Clinical Applicability and Guidelines
Current international guidelines (such as the AHA/ASA and ESO guidelines) have moved toward recommending RAT as an adjunct to conventional therapy. The findings from Morone et al. (2026) provide a strong rationale for prioritizing exoskeleton interventions early in the subacute phase. However, health policy experts must weigh the high capital costs of robotic systems against the potential for reduced long-term disability costs. The study’s failure to show a superior functional benefit (ADL) compared to conventional therapy at 6 months highlights a controversy: Is impairment reduction enough to justify the investment if it does not immediately translate to better participation scores?
Limitations and Research Gaps
The single-blind design, while standard for rehabilitation trials where patients cannot be blinded to the intervention, introduces potential bias. Additionally, the study did not fully elucidate which patient subtypes (e.g., cortical vs. subcortical strokes) benefit most from exoskeleton assistance. Future research should employ neuroimaging markers (such as fMRI or DTI) to correlate motor improvements with specific patterns of brain reorganization.
Conclusion
The Italian PowerUPS-Rehab study provides robust multicenter evidence that exoskeleton-assisted robot therapy is a powerful tool for reducing upper limb motor impairment in early subacute stroke. With a nearly five-fold increase in the likelihood of achieving clinically significant motor recovery, the robotic approach represents a clear advance over purely conventional methods for impairment reduction. While the transition from motor gains to functional independence remains a complex challenge, the integration of exoskeleton technology into early stroke care protocols is increasingly supported by high-level evidence. Future efforts should focus on optimizing the transition from robotic impairment training to functional activity training to ensure that the gains seen on the Fugl-Meyer scale translate into improved quality of life for stroke survivors.
References
- Morone G, Pournajaf S, Iosa M, et al.
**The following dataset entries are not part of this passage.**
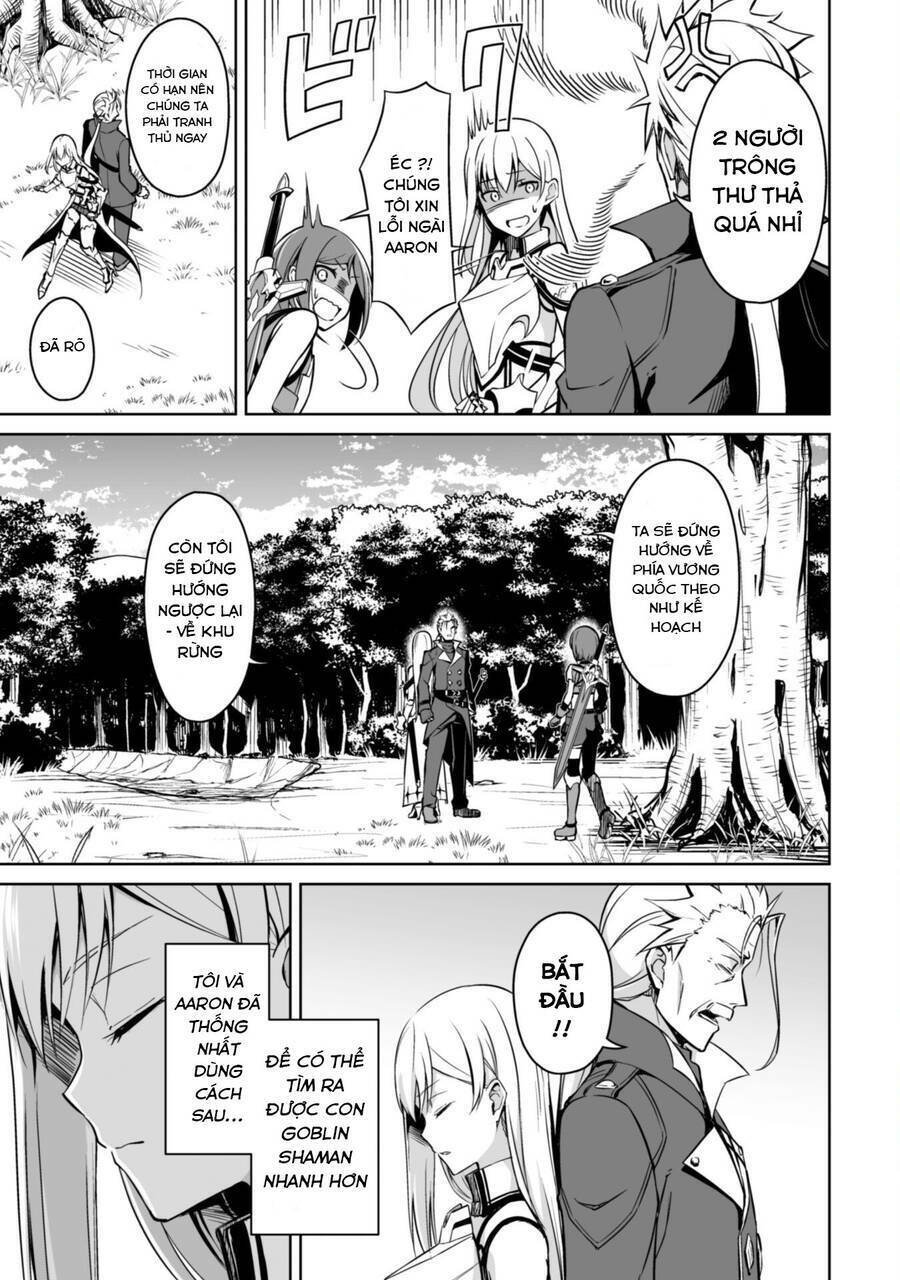 Berserk Of Gluttony Chap 45 - Next Chap 46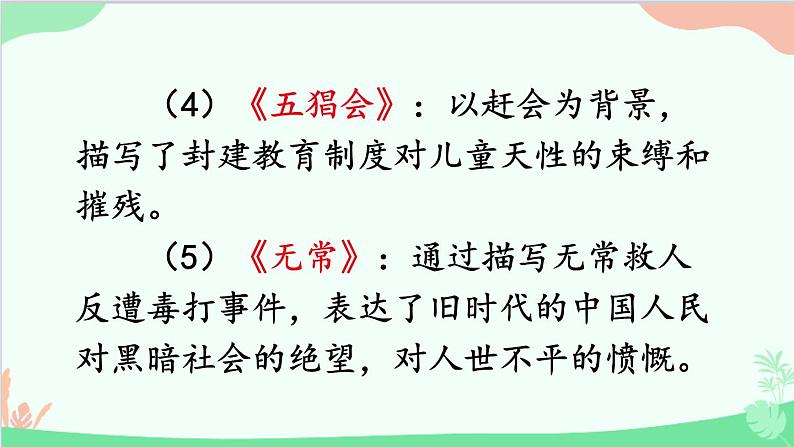 统编版语文七年级上册 名著导读 《朝花夕拾》 消除与经典的隔膜 课件第8页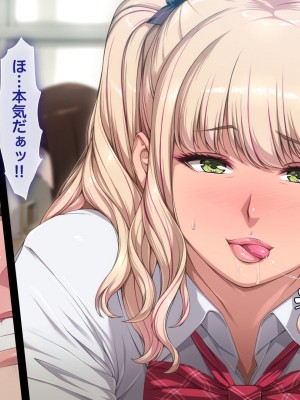 [ちぶぷる] まなびやすらっと ヤリマンJKのHな学園生活 【前編】_0418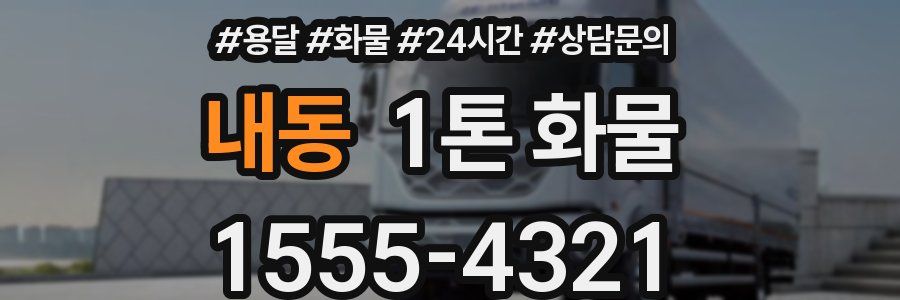 내동 1톤 화물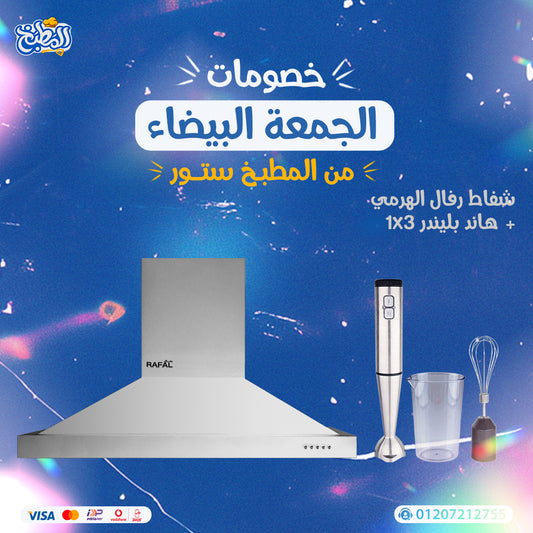 شفاط هرمى + هاند بلندر 3 فى 1 عرض الوايت فرايداى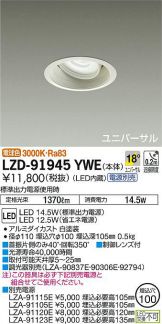 LZD-91945YWE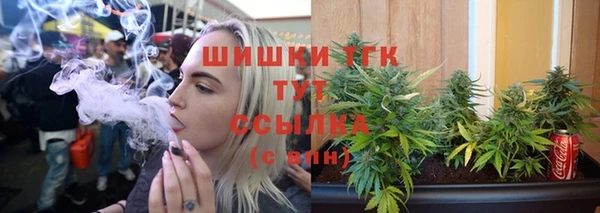 мескалин Белоозёрский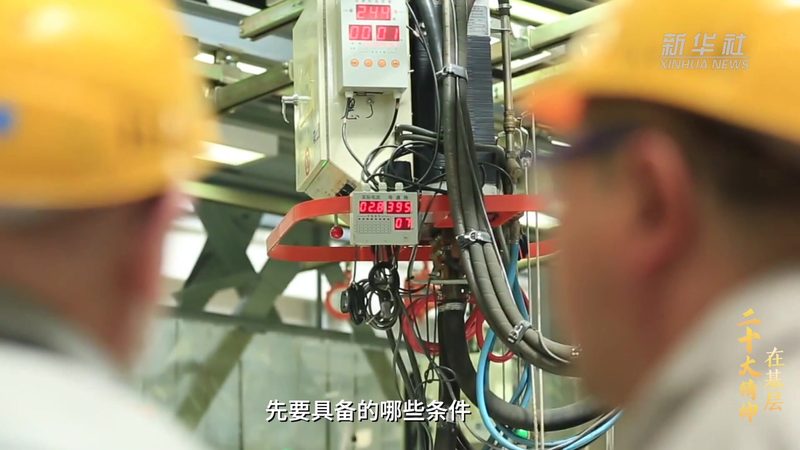 工业互联网平台加盟代理，你准备好了吗？**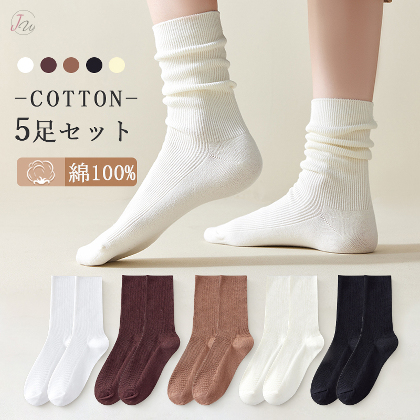 【5足セット】肌触りの良い 綿 吸汗 通気 靴下 厚みのある 秋冬の暖か 無地 パイル ソックス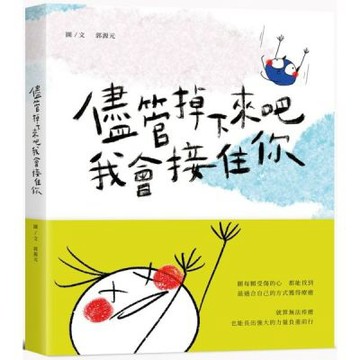 儘管掉下來吧 我會接住你【城邦讀書花園】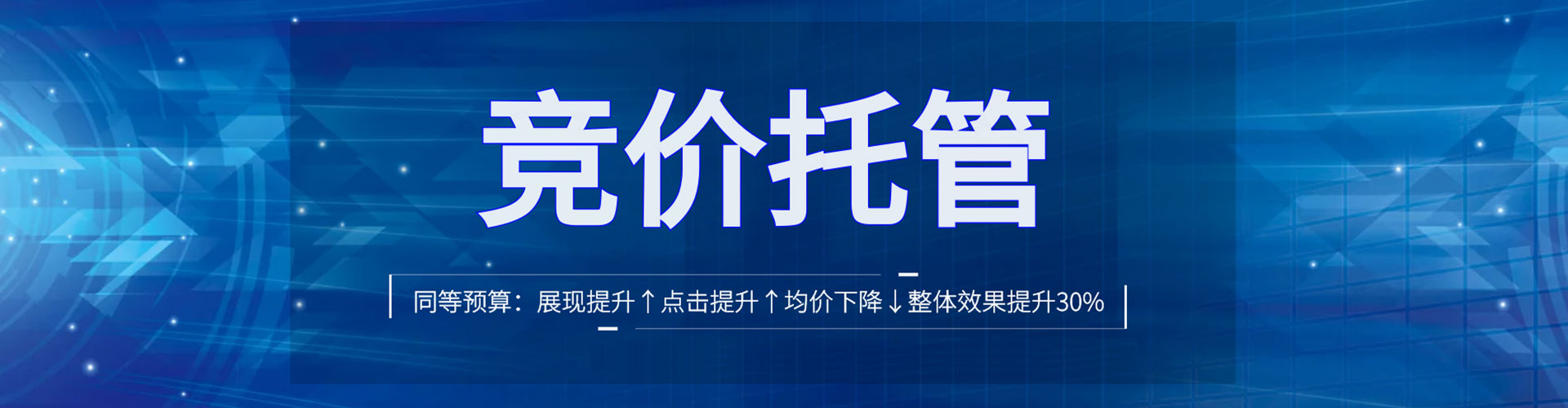 八步百度开户高返点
Exoskeleton-Assisted Therapy Enhances Upper Limb Motor Recovery in Early Subacute Stroke: A Multicenter, Single-Blind Randomized Controlled Trial. Stroke. 2026;57(3). PMID: 41815092.
- Rodgers H, Bosomworth H, Krebs HI, et al. Robot assisted training for the upper limb after stroke (RATULS): a multicentre randomised controlled trial. Lancet. 2019;394(10192):51-62. PMID: 31122758.
- Mehrholz J, Pohl M, Platz T, Kugler J, Elsner B. Electromechanical and robot-assisted arm training for improving activities of daily living, arm function, and arm muscle strength after stroke. Cochrane Database Syst Rev. 2018;9(9):CD006876. PMID: 30175845.